Book Review: Joy Division

Joy Division
By Kevin Cummins
Rizzoli International Publications
Review by David Chiu

Just as Manchester band Joy Division were about to embark on their first American tour, singer Ian Curtis hung himself on May 18, 1980 the age of 23. Thirty years later, his short life and that of the band’s still continues to resonate in music, film and now this wonderful photo book by Kevin Cummins. A photographer who did work for NME, Cummins took numerous black and white photographs of the band between 1978 and 1979. As he explained in his preface, he shot in black and white, not because it matched the aesthetic of Joy Division’s dark, post punk sound, but out of necessity since the publications he worked for only printed in black and white.

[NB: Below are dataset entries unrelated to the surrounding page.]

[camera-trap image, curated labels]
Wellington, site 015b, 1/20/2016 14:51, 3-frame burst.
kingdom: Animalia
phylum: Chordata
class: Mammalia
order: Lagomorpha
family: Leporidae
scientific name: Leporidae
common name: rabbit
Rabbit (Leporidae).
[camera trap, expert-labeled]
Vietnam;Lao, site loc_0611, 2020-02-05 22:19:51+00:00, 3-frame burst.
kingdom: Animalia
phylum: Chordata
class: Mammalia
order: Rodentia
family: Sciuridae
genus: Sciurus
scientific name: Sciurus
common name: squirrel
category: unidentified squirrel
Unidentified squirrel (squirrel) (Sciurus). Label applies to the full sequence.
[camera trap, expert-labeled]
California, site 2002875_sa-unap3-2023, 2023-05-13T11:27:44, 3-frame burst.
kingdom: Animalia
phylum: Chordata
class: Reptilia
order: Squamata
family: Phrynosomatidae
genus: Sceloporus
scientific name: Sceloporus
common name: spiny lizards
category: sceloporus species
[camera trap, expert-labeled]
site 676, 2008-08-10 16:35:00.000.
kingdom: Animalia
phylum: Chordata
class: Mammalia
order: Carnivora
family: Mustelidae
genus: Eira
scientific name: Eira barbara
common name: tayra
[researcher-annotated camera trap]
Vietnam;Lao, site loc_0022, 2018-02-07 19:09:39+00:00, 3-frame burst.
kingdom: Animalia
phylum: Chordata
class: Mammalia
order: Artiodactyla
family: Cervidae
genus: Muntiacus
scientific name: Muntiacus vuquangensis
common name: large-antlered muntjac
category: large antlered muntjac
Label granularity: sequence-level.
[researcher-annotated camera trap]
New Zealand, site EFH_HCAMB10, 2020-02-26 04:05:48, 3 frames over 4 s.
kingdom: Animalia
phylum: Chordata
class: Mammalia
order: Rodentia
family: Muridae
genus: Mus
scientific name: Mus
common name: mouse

In retrospect, it was truly worked out in the end because it gives the photographs, a timeless quality—a very stark ambiance that was indicative of the bleak times of Manchester. The images of Curtis onstage are haunting, from his blank expressions to his spastic movements—it’s so easy to visualize based on these photographs what he and the band must have been like live even if you were never around to see them. The book also contains some reflective moment of the band working in a loft-like space—it provides a nice contrast between the shadow and light and again seeing Ian in those pensive moments, such as being by himself surrounded by gear and litter, or by a window with an elbow resting on a lamp. Additional highlights of the book include photographs of memorabilia from the period such as flyers, set lists and instruments; an interview between Cummins and guitarist Bernard Sumner, and an introduction by “Bright Lights, Big City” author Jay McInerney. “Joy Division” the book really captures the mood of this band at a brief but memorable juncture in their lives, a reminder of the legend and influence to come.